From 1201dc30b1245c193584c3eb2f7afee9d136abd6 Mon Sep 17 00:00:00 2001
From: Jim Jagielski <jim@apache.org>
Date: Wed, 23 Sep 2015 12:35:57 +0000
Subject: [PATCH] Merge r1664709, r1697323 from trunk:

 * Do not reset the retry timeout if the worker is in error at this stage even
   if the connection to the backend was successful. It was likely set into
   error by a different thread / process in parallel e.g. for a timeout or
   bad status. We should respect this and should not continue with a connection
   via this worker even if we got one.


* Do a more complete cleanup here. At this point we cannot end up with something useful with the data we created so far.
Submitted by: rpluem
Reviewed/backported by: jim


git-svn-id: https://svn.apache.org/repos/asf/httpd/httpd/branches/2.4.x@1704835 13f79535-47bb-0310-9956-ffa450edef68
---
 CHANGES                    |  3 ++
 STATUS                     | 22 +-------------
 modules/proxy/proxy_util.c | 60 +++++++++++++++++++++++---------------
 3 files changed, 41 insertions(+), 44 deletions(-)

diff --git a/CHANGES b/CHANGES
index 89fade278e..62b9950c3d 100644
--- a/CHANGES
+++ b/CHANGES
@@ -2,6 +2,9 @@
 
 Changes with Apache 2.4.17
 
+  *) mod_proxy: Fix a race condition that caused a failed worker to be retried
+     before the retry period is over. [Ruediger Pluem]
+
   *) mod_autoindex: Allow autoindexes when neither mod_dir nor mod_mime are
      loaded. [Eric Covener]
 
diff --git a/STATUS b/STATUS
index ec4986b22a..ad3d2c91e7 100644
--- a/STATUS
+++ b/STATUS
@@ -108,28 +108,8 @@ RELEASE SHOWSTOPPERS:
 
 PATCHES ACCEPTED TO BACKPORT FROM TRUNK:
   [ start all new proposals below, under PATCHES PROPOSED. ]
-
-  *) mod_proxy: Fix a race condition that caused a failed worker to be retried
-     before the retry period is over
-      Trunk version of patch:
-         http://svn.apache.org/r1664709
-         http://svn.apache.org/r1697323
-      Backport version for 2.4.x of patch:
-         Trunk version of patch works modulo CHANGES
-      +1: rpluem, ylavic, jim
-      niq: 1. the if(worker->s->retries) {} and comment at line 2917
-              don't seem to make any sense.
-      rpluem: This is just taken over from existing code. It is just indented
-              differently hence part of the path I think it should be marked
-              as TODO section.
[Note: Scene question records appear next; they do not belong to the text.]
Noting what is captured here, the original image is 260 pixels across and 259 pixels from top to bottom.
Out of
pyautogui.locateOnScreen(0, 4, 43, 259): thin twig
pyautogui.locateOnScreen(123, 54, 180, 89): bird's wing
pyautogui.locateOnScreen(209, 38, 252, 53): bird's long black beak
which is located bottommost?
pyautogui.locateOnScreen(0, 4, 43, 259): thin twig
But this should be subject to another
-              patch.
-           2. Re: error handline line 2930 - can PROXY_WORKER_IS_USABLE
-              not be tested BEFORE opening connection?
-      rpluem: We could, but we can catch more race cases with the current code
-              as it also catches the case where a connection establishment
-              took long and the worker went into error meanwhile.
  
-
+ 
 
 PATCHES PROPOSED TO BACKPORT FROM TRUNK:
   [ New proposals should be added at the end of the list ]
diff --git a/modules/proxy/proxy_util.c b/modules/proxy/proxy_util.c
index b35278a746..4163e9e54c 100644
--- a/modules/proxy/proxy_util.c
+++ b/modules/proxy/proxy_util.c
@@ -2826,33 +2826,47 @@ PROXY_DECLARE(int) ap_proxy_connect_backend(const char *proxy_function,
 
         connected    = 1;
     }
-    /*
-     * Put the entire worker to error state if
-     * the PROXY_WORKER_IGNORE_ERRORS flag is not set.
-     * Altrough some connections may be alive
-     * no further connections to the worker could be made
-     */
-    if (!connected && PROXY_WORKER_IS_USABLE(worker) &&
-        !(worker->s->status & PROXY_WORKER_IGNORE_ERRORS)) {
-        worker->s->error_time = apr_time_now();
-        worker->s->status |= PROXY_WORKER_IN_ERROR;
-        ap_log_error(APLOG_MARK, APLOG_ERR, 0, s, APLOGNO(00959)
-            "ap_proxy_connect_backend disabling worker for (%s) for %"
-            APR_TIME_T_FMT "s",
-            worker->s->hostname, apr_time_sec(worker->s->retry));
+    if (PROXY_WORKER_IS_USABLE(worker)) {
+        /*
+         * Put the entire worker to error state if
+         * the PROXY_WORKER_IGNORE_ERRORS flag is not set.
+         * Although some connections may be alive
+         * no further connections to the worker could be made
+         */
+        if (!connected) {
+            if (!(worker->s->status & PROXY_WORKER_IGNORE_ERRORS)) {
+                worker->s->error_time = apr_time_now();
+                worker->s->status |= PROXY_WORKER_IN_ERROR;
+                ap_log_error(APLOG_MARK, APLOG_ERR, 0, s, APLOGNO(00959)
+                    "ap_proxy_connect_backend disabling worker for (%s) for %"
+                    APR_TIME_T_FMT "s",
+                    worker->s->hostname, apr_time_sec(worker->s->retry));
+            }
+        }
+        else {
+            if (worker->s->retries) {
+                /*
+                 * A worker came back. So here is where we need to
+                 * either reset all params to initial conditions or
+                 * apply some sort of aging
+                 */
+            }
+            worker->s->error_time = 0;
+            worker->s->retries = 0;
+        }
+        return connected ? OK : DECLINED;
     }
     else {
-        if (worker->s->retries) {
-            /*
-             * A worker came back. So here is where we need to
-             * either reset all params to initial conditions or
-             * apply some sort of aging
-             */
+        /*
+         * The worker is in error likely done by a different thread / process
+         * e.g. for a timeout or bad status. We should respect this and should
+         * not continue with a connection via this worker even if we got one.
+         */
+        if (connected) {
+            socket_cleanup(conn);
         }
-        worker->s->error_time = 0;
-        worker->s->retries = 0;
+        return DECLINED;
     }
-    return connected ? OK : DECLINED;
 }
 
 static apr_status_t connection_shutdown(void *theconn)
-- 
2.40.0